The game was designed to depict the world as a "live action" diorama with miniatures, much as some might play the game GURPS (or other games of the day). They lost the license, but kept the gameplay with their redesigned SPECIAL system. With Fallout 3 Bethesda has abandoned all concern for the series intents (regardless of GURPS specific rules), and redesigned SPECIAL to be TES compatible (by that I mean, decoupled it from the combat system ~ and chucked that part, then patched the holes). Special now emulates the stats in Oblivion. Defense & Weapon use has changed form the intricate system from before. Where once there was random damage (depicting variations in aim & circumstance), now there is constant damage per second. Where there was choice of ammo (higher damage vs better penetration), now there is none. where there was Armorclass that could negate less than perfect shots, now there is what looks like a percentage based damage reduction to all shots. Fallout thrived on the varied applications of its complex system, FO3 strives to remove complexity.

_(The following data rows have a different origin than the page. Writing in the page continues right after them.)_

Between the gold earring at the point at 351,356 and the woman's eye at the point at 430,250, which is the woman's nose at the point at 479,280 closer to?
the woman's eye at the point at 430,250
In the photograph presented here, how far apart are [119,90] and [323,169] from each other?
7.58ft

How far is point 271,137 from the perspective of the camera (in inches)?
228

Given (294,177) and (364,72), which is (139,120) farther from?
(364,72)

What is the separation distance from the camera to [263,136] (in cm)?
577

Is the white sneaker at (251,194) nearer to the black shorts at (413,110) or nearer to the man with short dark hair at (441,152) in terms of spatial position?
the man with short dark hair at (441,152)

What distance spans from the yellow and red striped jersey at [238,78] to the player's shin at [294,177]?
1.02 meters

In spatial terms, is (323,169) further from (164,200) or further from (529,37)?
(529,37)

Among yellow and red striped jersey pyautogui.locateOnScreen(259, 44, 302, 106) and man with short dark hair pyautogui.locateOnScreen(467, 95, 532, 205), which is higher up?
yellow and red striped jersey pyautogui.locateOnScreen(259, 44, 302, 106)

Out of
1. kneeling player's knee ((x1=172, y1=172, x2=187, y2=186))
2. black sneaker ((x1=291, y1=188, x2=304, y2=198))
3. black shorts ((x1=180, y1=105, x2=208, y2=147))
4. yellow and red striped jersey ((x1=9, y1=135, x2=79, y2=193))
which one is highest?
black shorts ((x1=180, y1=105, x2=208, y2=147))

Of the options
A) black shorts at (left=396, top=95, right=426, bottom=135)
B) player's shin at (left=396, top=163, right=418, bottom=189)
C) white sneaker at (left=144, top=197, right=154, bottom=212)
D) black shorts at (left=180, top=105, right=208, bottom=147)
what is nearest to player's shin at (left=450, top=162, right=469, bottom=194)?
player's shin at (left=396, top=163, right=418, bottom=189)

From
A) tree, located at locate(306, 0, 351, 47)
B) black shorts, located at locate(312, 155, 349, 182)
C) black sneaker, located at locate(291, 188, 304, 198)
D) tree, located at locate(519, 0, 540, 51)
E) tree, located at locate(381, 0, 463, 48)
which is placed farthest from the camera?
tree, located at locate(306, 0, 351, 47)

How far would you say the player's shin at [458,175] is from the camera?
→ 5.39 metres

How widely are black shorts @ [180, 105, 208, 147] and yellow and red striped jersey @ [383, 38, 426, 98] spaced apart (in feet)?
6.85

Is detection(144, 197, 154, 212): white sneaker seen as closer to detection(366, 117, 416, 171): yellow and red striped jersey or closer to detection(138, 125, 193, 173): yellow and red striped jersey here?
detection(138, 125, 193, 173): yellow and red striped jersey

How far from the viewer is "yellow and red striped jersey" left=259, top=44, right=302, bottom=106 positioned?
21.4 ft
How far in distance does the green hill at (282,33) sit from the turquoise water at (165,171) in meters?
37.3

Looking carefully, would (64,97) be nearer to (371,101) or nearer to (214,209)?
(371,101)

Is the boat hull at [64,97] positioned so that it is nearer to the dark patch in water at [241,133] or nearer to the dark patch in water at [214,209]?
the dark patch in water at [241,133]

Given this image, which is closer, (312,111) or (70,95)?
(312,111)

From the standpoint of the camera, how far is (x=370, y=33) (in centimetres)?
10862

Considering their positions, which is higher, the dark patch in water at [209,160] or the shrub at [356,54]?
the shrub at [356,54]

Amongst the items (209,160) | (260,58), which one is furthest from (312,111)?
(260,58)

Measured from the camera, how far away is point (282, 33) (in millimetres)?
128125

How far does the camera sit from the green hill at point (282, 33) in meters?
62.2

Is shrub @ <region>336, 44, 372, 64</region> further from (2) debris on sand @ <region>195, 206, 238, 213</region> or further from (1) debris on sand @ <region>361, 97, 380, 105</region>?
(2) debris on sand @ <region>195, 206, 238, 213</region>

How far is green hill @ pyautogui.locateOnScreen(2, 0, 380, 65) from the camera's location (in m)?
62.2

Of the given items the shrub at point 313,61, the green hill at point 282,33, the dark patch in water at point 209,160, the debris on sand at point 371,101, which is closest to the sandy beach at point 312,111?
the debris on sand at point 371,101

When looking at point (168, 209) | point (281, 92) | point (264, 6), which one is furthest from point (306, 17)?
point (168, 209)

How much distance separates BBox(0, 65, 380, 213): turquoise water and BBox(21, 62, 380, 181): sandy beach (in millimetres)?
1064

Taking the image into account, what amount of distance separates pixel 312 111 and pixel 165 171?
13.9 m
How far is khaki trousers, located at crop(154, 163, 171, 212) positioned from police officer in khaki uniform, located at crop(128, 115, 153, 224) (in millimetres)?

On the visual side of things... Fallout 3 does an unmatched job of depicting the wasteland (as it would have been 40-50 years after the war
), but because of the change in format the plausible distances and the sparse barren areas of the wastes clash with the first person nature of the new game. Walking in the barren waste is boring ~its supposed to be... its wasted land. Fallout did not have this problem, but was able to include and impart the barren wastes in between settlements in a believable manner that really set the scale of the destruction. When you walked the overland map you saw city wide impact craters.
Fallout 3 plays like its all inside a national park.
Vantage-wise (ISO vs. FPP), I've already posted about today in another thread...
[quote]If both games were a micro world simulator, Fallout would simulate say.. an ant farm from the outside looking through the glass, where FO3 did so from inside one of the tunnels. Personally that's just not as interesting to me [in this game series].
The First person view masks the overall beauty of the design of the hive and prevents seeing the inhabitants go about their lives. ~Might be more realistic if I were pretending to be one of them, [but I never played Fallout as though the Vault dweller was me ~nor Baldur's gate as the Bhall Spawn] That's not a change I would appreciate in a branded sequel[/quote]
**I completely agree with Talonfire's post above. (Though... I would not object to a limited first person view as seen in Prince of Persia:Sands of Time, or Kotor2, or [Terminal Reality's] Norcturne... They all had it for the same reason, and IMO that reason could equally apply to a Fallout sequel).